**** DONNÉES FOURNIES
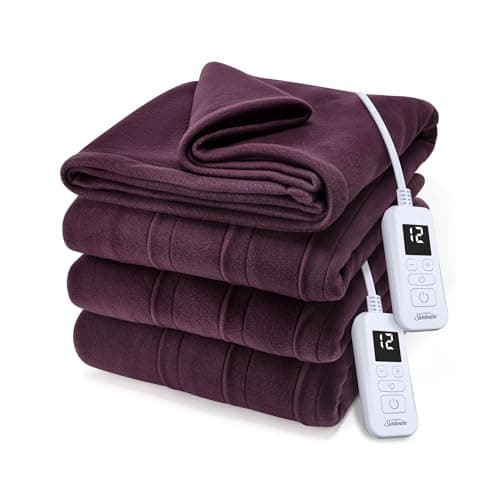 Sunbeam Royal Ultra Fleece Heated Electric Blanket King Size, 90" x 100", 12 Heat Settings, 12-Hour Selectable Auto Shut-Off, Fast Heating, Machine Washable, Warm and Cozy, Claret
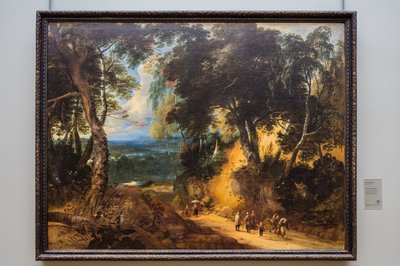 The Soignes Forest with Market Vendors by Lodewijk de Vadder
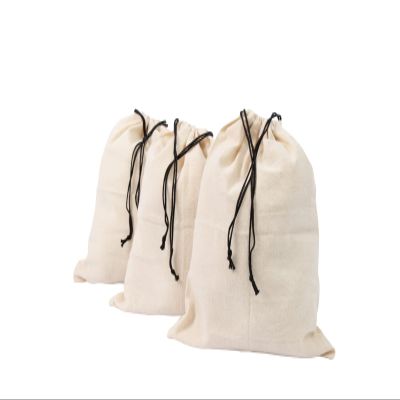 Muslin Cotton Storage Bags with Drawstring - Toy & Shoe Storage for Travel - Dust-proof, Lint-free (3 Small: 15"x12")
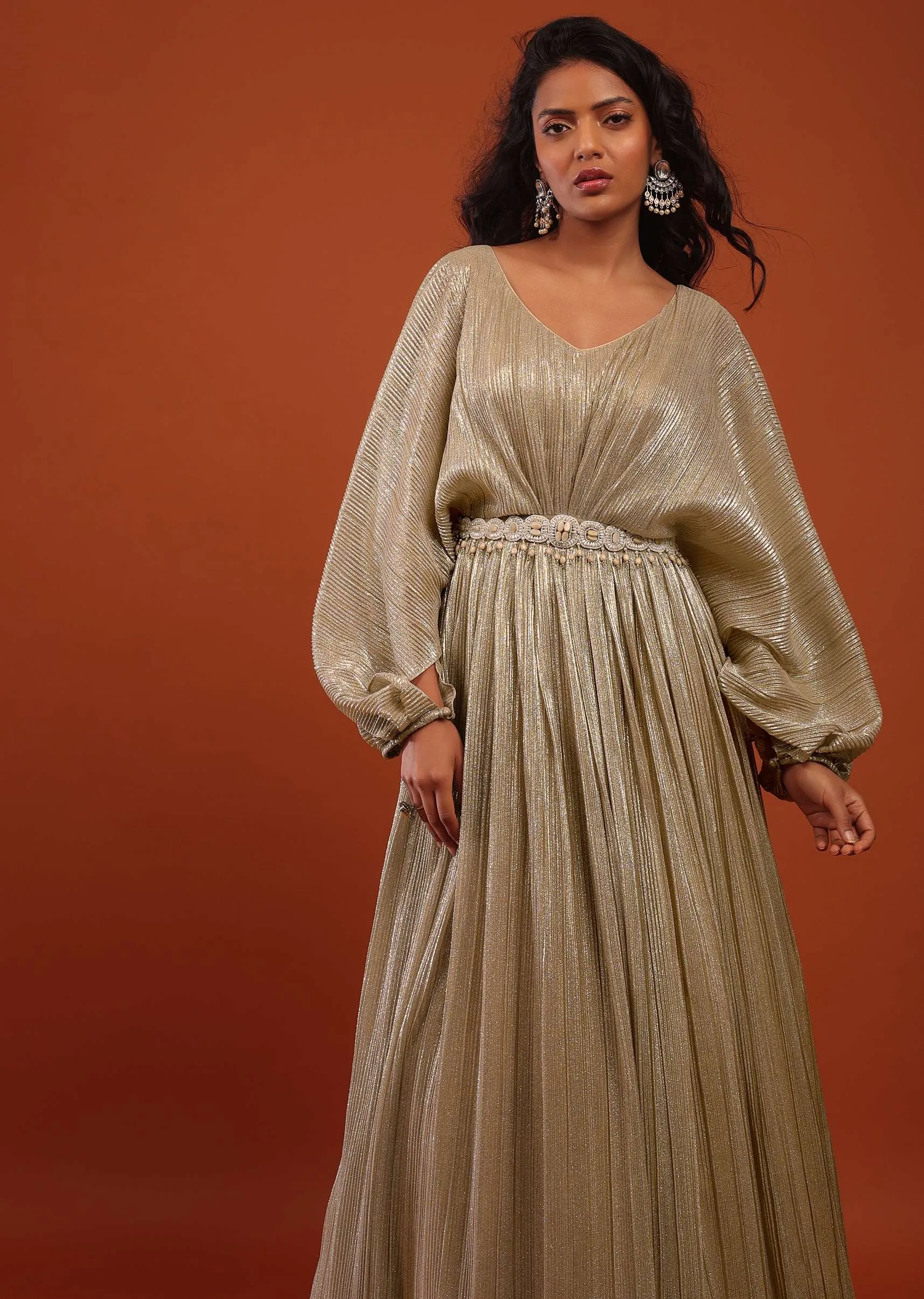 Gold Crushed Kaftan Gown With An Embellished Waistbelt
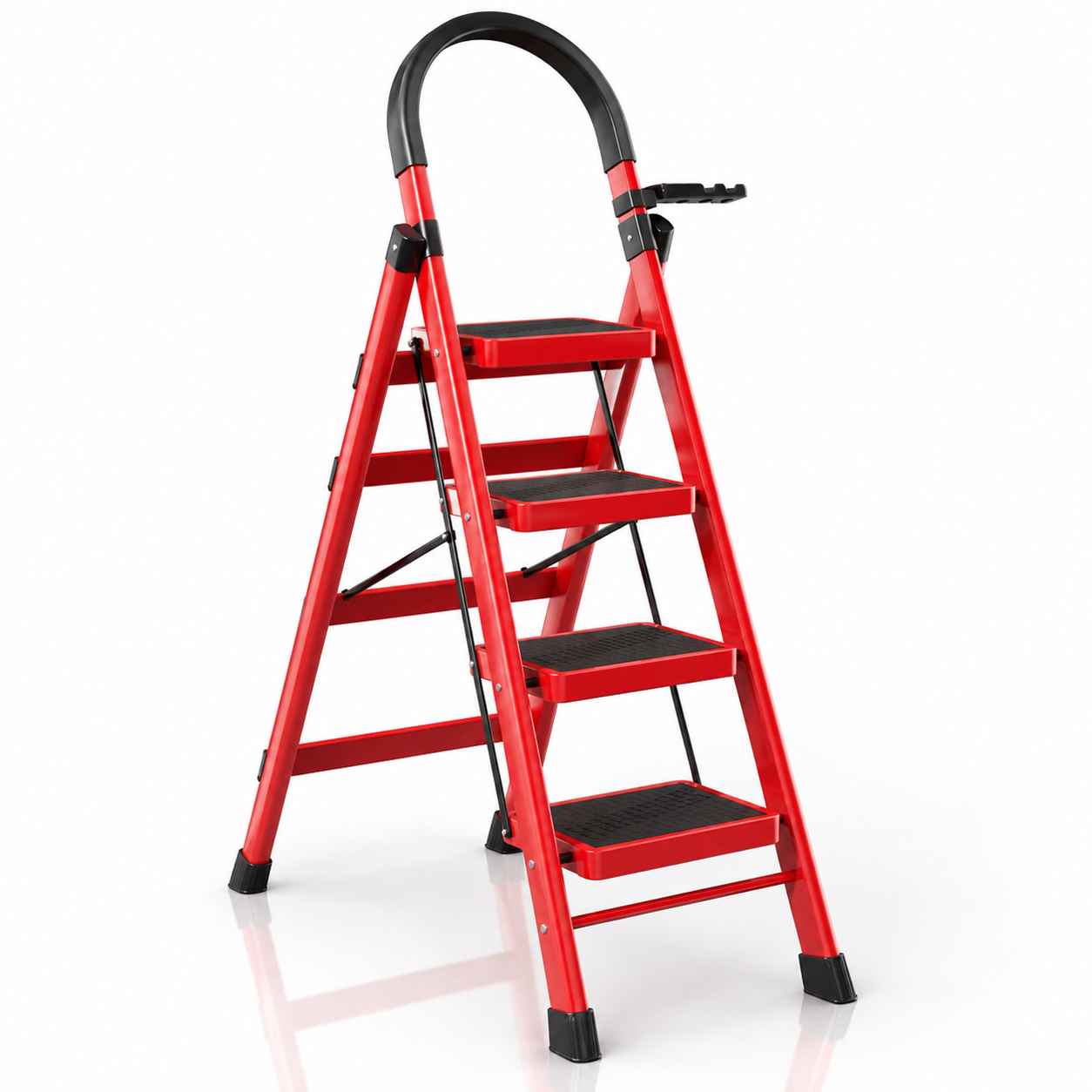 4-Step Carbon Steel Folding Step Ladder - StepHome C4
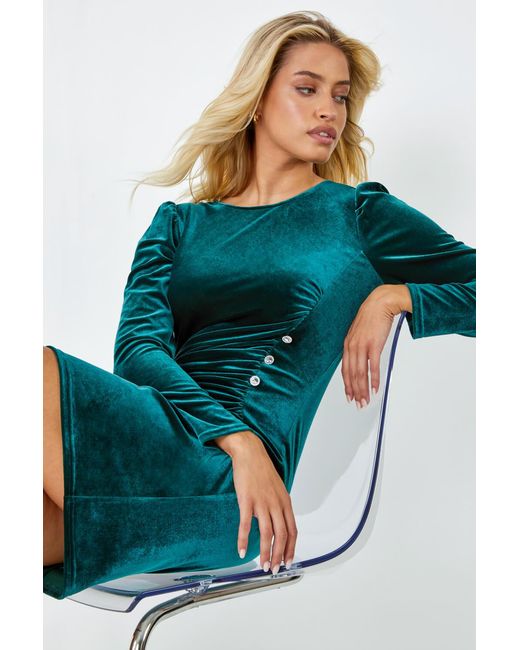 D.u.s.k Blue Velvet Button Detail Ruched Stretch Dress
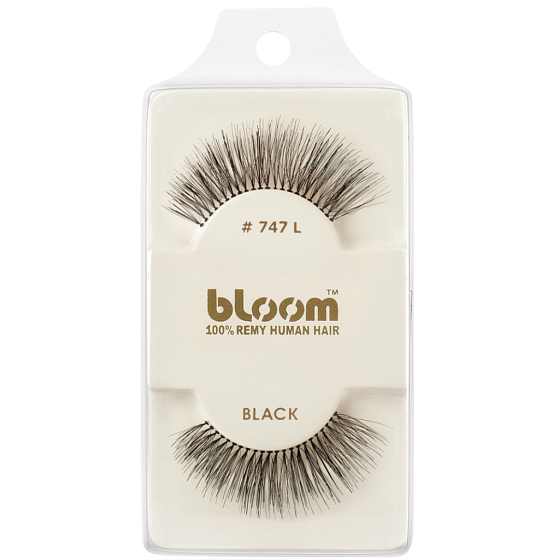 Bloom Natural selbstklebende Wimpern aus Naturhaar, gebogen, schwarz Nr. 747L, 1 Paar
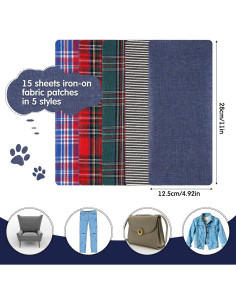 Kit de 15 Parches Termoadhesivos Syhood 12.5x28 cm Mezclados 2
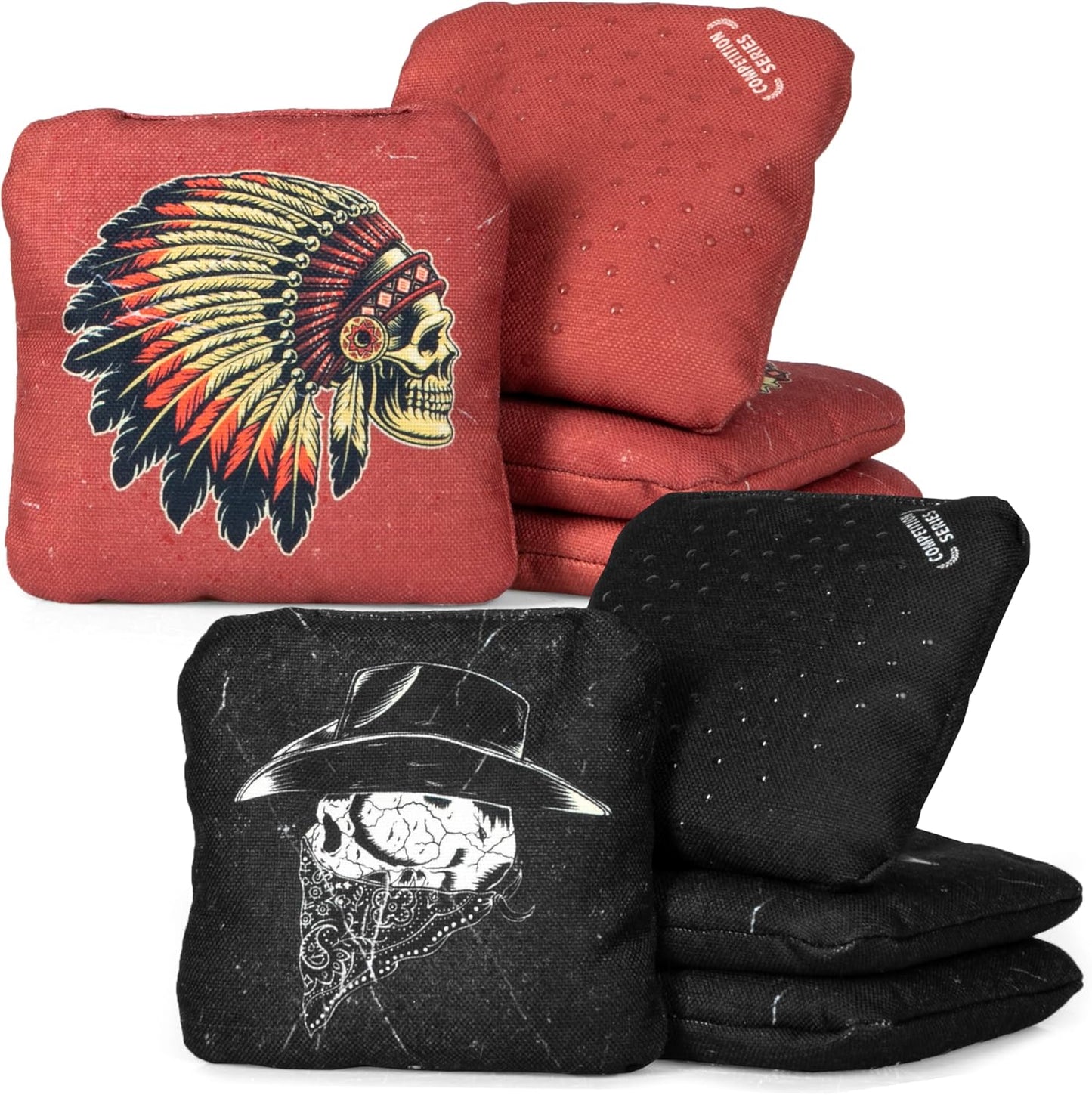 Play Platoon Cornhole Bags Set of 8 | Regulation Professional Weight | Double-Sided Slick & Stick Design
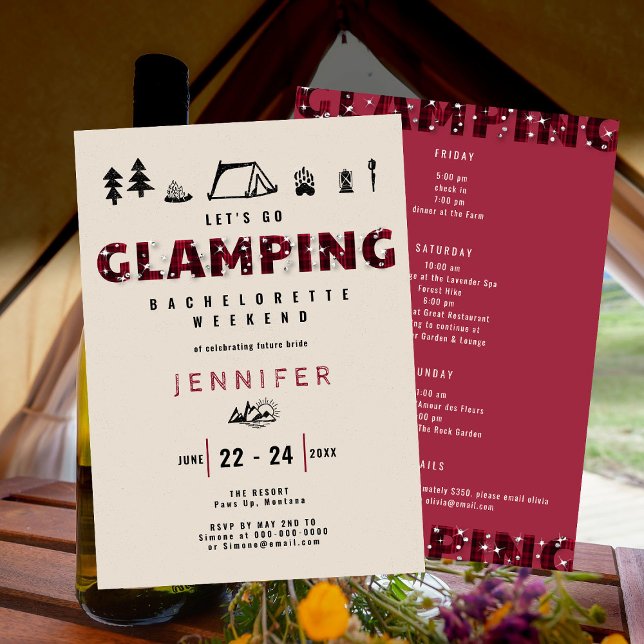 Glamping Plaid Rhinestones Bachelorette Weekend Invitation (Creator Uploaded)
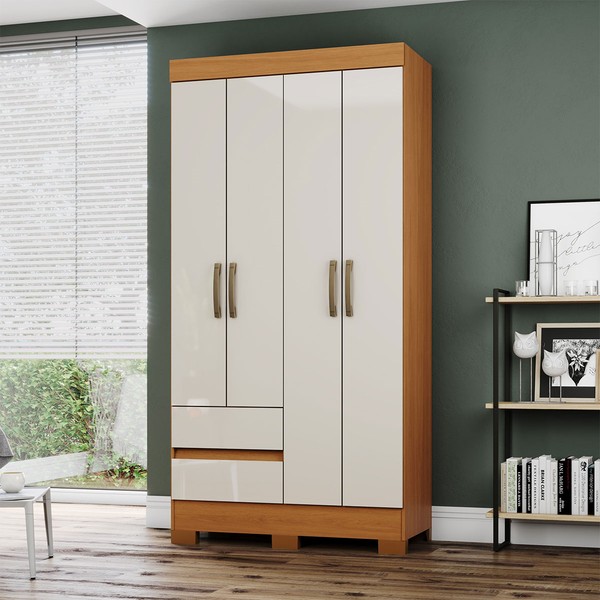 Guarda Roupa Solteiro Itaquera 4 Portas 2 Gavetas Cinamomo/Off White - Henn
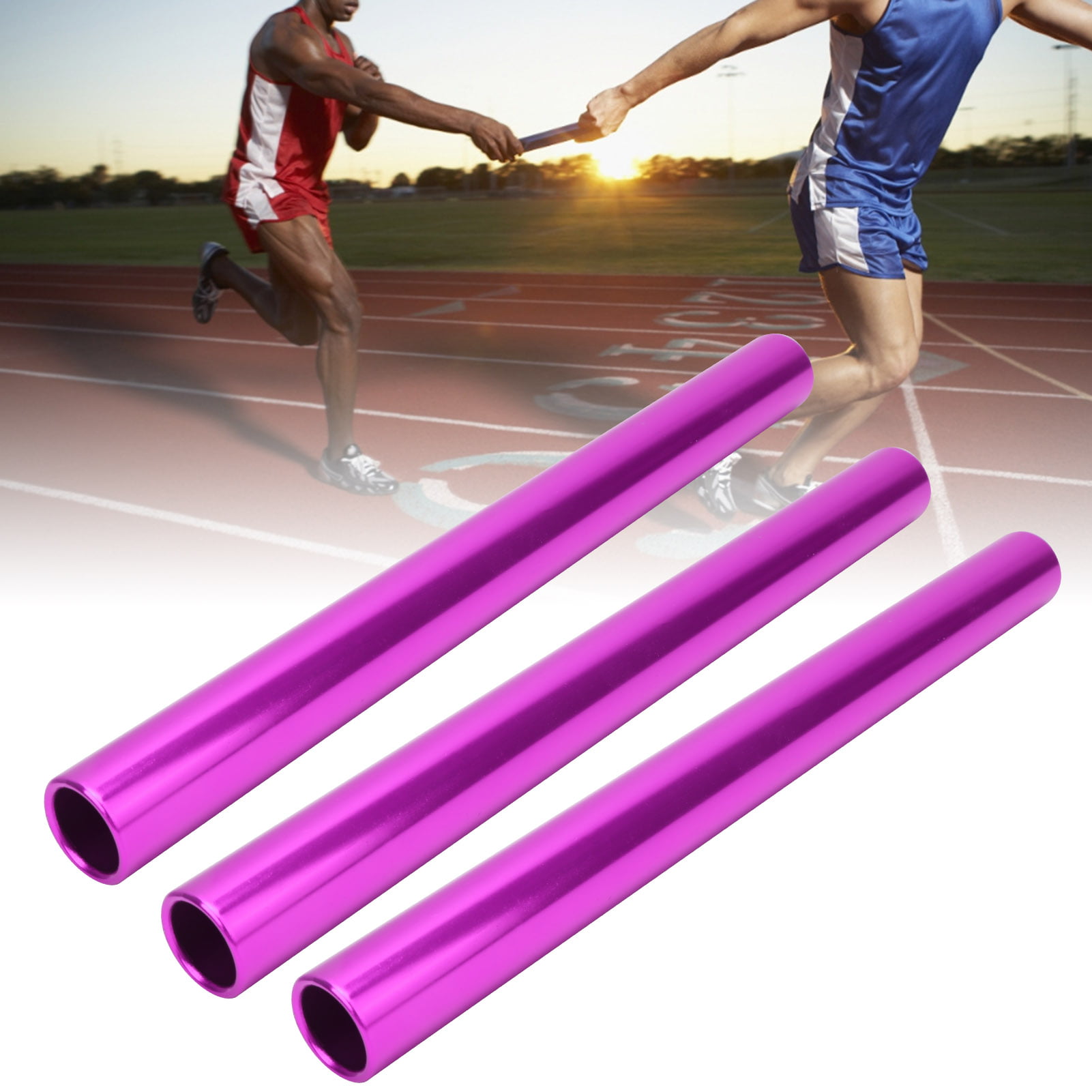 Relay Baton,3pcs Aluminum Alloy Electroplating Relay Batons Track and Field Sprint Match Batons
********
**DÉTAILS DE L'EXERCICE**
Recopiez le passage qui va du début du matériel jusqu'à la ligne contenant « Play Platoon Cornhole » incluse, en substituant « Stainless Steel » à « Carbon Steel » sans rien modifier d'autre. Laissez les images de côté dans votre réponse.

**CORRIGÉ**
 Sunbeam Royal Ultra Fleece Heated Electric Blanket King Size, 90" x 100", 12 Heat Settings, 12-Hour Selectable Auto Shut-Off, Fast Heating, Machine Washable, Warm and Cozy, Claret
 The Soignes Forest with Market Vendors by Lodewijk de Vadder
 Muslin Cotton Storage Bags with Drawstring - Toy & Shoe Storage for Travel - Dust-proof, Lint-free (3 Small: 15"x12")
 Gold Crushed Kaftan Gown With An Embellished Waistbelt
 4-Step Stainless Steel Folding Step Ladder - StepHome C4
 D.u.s.k Blue Velvet Button Detail Ruched Stretch Dress
 Bloom Natural selbstklebende Wimpern aus Naturhaar, gebogen, schwarz Nr. 747L, 1 Paar
 Kit de 15 Parches Termoadhesivos Syhood 12.5x28 cm Mezclados 2
 Play Platoon Cornhole Bags Set of 8 | Regulation Professional Weight | Double-Sided Slick & Stick Design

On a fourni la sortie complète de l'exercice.